Published by MBA Skool Team, Published on July 01, 2011
What is the common between brands like Hugo Boss, Louis Vuitton, Gucci, Fendi, Rolex etc. These are premium brands. Premium is defined in the dictionary as an adjective meaning exceptional quality or amount. Premium products are frequently related to prestige and quality. In order for the customer to identify any product as premium, he should be convinced about the exclusivity of the brand. Premium brands do not command premium because of their high quality but because the exclusivity that the product assures the customer. The branding strategy of most of the premium brands is based on aligning their brand proposition to the self image of the consumer.
The consumer behavior for premium and non premium brands depends on the socio economic structure and based on perceived value.
Perceived Conspicuous Value: The consumption of prestige brands is viewed as a signal of status and wealth, and whose price, expensive by normal standards, enhances the value of such a signal.
Perceived Unique Value: If virtually everyone owns a particular brand it is by definition not prestigious.

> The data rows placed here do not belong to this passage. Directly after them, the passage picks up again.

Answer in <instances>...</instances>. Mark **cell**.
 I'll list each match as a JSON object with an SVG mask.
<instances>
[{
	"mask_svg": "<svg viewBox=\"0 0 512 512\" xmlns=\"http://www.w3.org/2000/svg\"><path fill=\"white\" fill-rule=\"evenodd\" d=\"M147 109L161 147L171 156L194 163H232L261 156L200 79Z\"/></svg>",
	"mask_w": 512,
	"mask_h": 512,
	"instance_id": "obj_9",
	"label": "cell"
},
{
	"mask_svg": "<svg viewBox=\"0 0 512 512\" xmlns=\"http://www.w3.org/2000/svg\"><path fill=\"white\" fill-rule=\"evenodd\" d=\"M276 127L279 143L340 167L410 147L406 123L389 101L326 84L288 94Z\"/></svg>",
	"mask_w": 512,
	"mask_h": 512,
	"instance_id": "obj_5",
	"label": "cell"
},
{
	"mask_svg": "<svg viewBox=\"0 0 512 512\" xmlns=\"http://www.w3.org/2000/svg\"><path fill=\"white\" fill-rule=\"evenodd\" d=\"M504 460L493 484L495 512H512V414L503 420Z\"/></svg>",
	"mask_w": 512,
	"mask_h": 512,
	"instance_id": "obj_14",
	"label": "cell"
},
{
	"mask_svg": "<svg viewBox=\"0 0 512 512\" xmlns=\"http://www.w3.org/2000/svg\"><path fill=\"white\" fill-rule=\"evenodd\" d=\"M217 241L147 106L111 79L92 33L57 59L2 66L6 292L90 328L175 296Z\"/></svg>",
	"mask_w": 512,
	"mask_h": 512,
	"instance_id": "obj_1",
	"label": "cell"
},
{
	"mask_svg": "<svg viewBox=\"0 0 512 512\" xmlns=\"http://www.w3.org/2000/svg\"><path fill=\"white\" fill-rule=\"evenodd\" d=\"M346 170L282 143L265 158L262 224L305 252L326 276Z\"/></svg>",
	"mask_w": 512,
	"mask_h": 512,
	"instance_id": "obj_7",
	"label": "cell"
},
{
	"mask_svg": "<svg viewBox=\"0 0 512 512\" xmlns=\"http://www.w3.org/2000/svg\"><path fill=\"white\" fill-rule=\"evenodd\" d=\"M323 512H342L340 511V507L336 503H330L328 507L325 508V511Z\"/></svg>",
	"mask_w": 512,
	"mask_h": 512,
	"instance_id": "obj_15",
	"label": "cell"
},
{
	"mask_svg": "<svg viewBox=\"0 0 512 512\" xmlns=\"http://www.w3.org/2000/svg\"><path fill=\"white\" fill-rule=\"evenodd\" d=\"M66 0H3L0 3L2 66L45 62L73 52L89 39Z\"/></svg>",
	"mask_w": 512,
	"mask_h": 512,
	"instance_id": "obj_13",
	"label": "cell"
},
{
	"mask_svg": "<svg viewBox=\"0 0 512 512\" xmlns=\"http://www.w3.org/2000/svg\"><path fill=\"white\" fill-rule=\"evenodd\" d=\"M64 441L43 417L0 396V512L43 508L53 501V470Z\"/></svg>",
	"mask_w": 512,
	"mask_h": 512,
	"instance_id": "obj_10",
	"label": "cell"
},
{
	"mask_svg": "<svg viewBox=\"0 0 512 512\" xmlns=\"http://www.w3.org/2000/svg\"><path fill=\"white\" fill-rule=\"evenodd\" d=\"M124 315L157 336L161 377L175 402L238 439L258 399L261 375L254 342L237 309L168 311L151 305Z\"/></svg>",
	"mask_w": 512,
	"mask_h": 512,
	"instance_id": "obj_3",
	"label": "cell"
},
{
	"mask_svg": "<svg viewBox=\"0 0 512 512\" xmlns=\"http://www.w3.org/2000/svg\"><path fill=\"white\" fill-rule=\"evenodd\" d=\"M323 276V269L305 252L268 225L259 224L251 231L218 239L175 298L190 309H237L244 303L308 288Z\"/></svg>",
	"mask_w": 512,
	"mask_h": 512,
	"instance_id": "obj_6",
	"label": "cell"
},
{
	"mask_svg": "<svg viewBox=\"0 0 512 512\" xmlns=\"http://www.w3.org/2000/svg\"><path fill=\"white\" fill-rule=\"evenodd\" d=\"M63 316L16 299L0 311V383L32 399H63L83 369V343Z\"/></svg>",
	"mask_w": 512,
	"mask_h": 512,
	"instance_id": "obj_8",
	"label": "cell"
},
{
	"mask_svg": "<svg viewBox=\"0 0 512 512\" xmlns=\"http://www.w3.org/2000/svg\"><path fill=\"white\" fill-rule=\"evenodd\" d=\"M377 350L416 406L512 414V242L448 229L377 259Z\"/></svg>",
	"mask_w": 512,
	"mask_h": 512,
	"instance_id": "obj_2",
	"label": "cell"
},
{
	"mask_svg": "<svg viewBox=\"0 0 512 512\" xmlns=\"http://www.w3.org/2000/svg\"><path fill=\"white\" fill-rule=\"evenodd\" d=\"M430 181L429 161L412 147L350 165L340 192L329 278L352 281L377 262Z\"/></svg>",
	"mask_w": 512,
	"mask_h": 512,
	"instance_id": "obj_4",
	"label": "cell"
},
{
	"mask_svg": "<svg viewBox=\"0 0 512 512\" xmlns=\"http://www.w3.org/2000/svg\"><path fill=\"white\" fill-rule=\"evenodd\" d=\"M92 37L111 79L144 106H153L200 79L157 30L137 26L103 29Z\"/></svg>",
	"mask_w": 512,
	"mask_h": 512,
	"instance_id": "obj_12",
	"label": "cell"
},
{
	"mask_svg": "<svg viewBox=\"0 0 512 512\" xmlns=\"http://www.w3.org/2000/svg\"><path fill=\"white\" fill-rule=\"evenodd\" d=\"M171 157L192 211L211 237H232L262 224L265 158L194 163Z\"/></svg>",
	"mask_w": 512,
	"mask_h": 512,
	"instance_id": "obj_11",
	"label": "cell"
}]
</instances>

Perceived Social Value: The role-playing aspects and the social value of prestige brands can be instrumental in the decision to buy.
Perceived emotional satisfaction that premium brand provides to customer seeking brand prestige. It also provides them with subjective intangible benefits such as aesthetic appeal.
Perceived Quality Value: Prestige is derived partly from the technical superiority and the extreme care that takes place during the production process. For instance, a Rolex Sea-dweller works 1,220 meters underwater and is hand-crafted.
Most people chasing premium brands are aspire to have an image that will set them apart from rest of the crowd. Mostly these are elite group of people wanting to associate themselves with brands that are beyond the reach of the normal consumers and premium brands cater to this need. How can the product be beyond the limit of average citizens? This can be achieved by making price very high and limiting the production numbers with quality of highest order. In economic terms, premium products are those who can consistently command and justify a higher price than products with comparable functions and similar quality. In marketing terms, these are products which can deliver emotional benefits which are hard to match by comparable products.
Most of the high premium brands goal is to create a high perception of value in turn creating more sales. The biggest question that brands should ask themselves is ‘Why will consumer be willing to pay more for a product when there are others that provide the same service or function at a lesser price?
Managing a premium brand is one of the most difficult challenges in premium niche marketing. Like all business, they must pursue growth strategies. However, unlike many mainstream businesses, premium brands must do so in a way that doesn't dilute the brand's image or the user's sense exclusivity and pride. At times, brand managers may have to forgo short term growth opportunities in order to maintain long term health of the brand.
Consider an example of blackberry which used to be premium brand at one point of time. But as the increased competition in that segment forced them to reduce their prices and launch products which are aimed at mass market making it no longer a premium brand.
The communication message for premium brands has become more complex with the complex nature of market dynamics. There are people who want to shop at Big Bazzar wanting to buy cheapest trousers, cheapest sneakers but still want coffee at barista and ipod.
Brand Managers must know that premium products branding is an art that goes deep into the psychology of the consumer to satisfy their inherent needs.